Hello everyone, I have a huge dataset with a bunch of human samples to analyse. Of course, I run into troubles because the samples come from different donors and when I PCA those samples, well...it's a bit dodgy. They cluster according to their condition but I am not sure about how am I supposed to deal with this batch effect? A few time ago, I used SVA package but I wasn't happy with that.
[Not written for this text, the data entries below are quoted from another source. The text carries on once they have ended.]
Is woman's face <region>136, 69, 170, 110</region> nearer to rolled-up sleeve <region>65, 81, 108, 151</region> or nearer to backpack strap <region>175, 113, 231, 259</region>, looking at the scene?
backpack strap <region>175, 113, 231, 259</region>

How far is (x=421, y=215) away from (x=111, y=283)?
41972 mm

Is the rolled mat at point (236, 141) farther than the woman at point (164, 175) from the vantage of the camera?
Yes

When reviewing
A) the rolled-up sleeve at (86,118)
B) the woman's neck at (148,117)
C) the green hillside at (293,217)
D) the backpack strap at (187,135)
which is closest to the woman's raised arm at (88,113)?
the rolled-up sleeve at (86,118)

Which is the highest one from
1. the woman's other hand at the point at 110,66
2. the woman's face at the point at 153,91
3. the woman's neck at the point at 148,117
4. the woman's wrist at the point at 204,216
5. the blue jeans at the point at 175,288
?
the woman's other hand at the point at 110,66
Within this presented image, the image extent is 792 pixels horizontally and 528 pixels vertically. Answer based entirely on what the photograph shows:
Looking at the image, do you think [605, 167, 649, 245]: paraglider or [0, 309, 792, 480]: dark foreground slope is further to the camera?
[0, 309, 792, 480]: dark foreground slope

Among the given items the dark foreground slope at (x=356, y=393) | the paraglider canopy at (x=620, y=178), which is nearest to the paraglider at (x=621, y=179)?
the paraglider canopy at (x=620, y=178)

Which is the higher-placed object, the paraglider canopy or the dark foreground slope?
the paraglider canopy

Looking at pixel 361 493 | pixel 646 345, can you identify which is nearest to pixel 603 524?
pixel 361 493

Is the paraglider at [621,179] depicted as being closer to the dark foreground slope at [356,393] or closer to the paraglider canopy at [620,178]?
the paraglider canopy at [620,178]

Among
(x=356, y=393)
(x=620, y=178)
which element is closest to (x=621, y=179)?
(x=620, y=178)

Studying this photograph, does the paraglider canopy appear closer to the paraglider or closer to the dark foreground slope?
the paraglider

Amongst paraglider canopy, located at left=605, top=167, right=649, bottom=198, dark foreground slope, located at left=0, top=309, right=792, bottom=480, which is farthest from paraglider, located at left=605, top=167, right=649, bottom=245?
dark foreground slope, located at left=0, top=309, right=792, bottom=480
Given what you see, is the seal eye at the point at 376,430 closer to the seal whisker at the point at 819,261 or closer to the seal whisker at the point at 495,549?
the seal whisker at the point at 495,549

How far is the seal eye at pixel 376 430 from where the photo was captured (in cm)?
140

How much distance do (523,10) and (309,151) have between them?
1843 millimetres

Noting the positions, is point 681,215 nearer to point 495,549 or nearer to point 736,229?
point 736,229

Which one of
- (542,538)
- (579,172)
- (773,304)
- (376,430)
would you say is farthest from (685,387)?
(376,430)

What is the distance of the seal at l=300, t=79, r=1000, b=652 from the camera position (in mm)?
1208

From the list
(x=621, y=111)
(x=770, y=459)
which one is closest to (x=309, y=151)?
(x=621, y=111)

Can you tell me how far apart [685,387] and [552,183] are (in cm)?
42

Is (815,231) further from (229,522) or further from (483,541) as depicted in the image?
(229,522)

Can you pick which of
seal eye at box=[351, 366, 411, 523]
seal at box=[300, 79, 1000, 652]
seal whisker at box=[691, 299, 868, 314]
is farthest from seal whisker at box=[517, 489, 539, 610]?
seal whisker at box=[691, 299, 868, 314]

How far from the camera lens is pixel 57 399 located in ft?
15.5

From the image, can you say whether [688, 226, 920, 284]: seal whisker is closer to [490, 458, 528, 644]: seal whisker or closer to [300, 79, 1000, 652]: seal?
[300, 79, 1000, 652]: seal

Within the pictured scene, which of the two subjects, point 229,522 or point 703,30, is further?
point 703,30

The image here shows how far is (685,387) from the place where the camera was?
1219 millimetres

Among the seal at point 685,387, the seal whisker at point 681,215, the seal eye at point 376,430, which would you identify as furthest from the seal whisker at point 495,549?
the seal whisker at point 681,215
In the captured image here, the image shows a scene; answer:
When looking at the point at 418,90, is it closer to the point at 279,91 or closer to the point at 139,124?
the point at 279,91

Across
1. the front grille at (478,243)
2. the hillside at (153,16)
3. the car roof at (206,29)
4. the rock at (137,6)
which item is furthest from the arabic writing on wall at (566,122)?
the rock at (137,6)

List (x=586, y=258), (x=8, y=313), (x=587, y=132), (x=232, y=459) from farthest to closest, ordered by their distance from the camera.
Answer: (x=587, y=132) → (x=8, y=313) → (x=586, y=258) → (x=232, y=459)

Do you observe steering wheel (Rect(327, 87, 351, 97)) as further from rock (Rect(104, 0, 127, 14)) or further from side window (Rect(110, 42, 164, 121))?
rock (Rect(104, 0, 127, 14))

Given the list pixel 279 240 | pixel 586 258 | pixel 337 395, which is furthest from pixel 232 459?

A problem related to this is probably due to the fact that my samples are not trimmed appropriately. I have a lot of problem with the facility that generated these fastq files because sometimes they provide me trimmed samples, sometimes they don't (given the fact that this whole dataset comes from different batches/years). Thus, my questions:
- Don't you think that all of my samples, to generate useful data, must have been processed in the same identical way (e.g. same Sliding window, leading, trailing, minlen)? I am quite confused about this.
- What if, by any chance, I trim an already-trimmed file?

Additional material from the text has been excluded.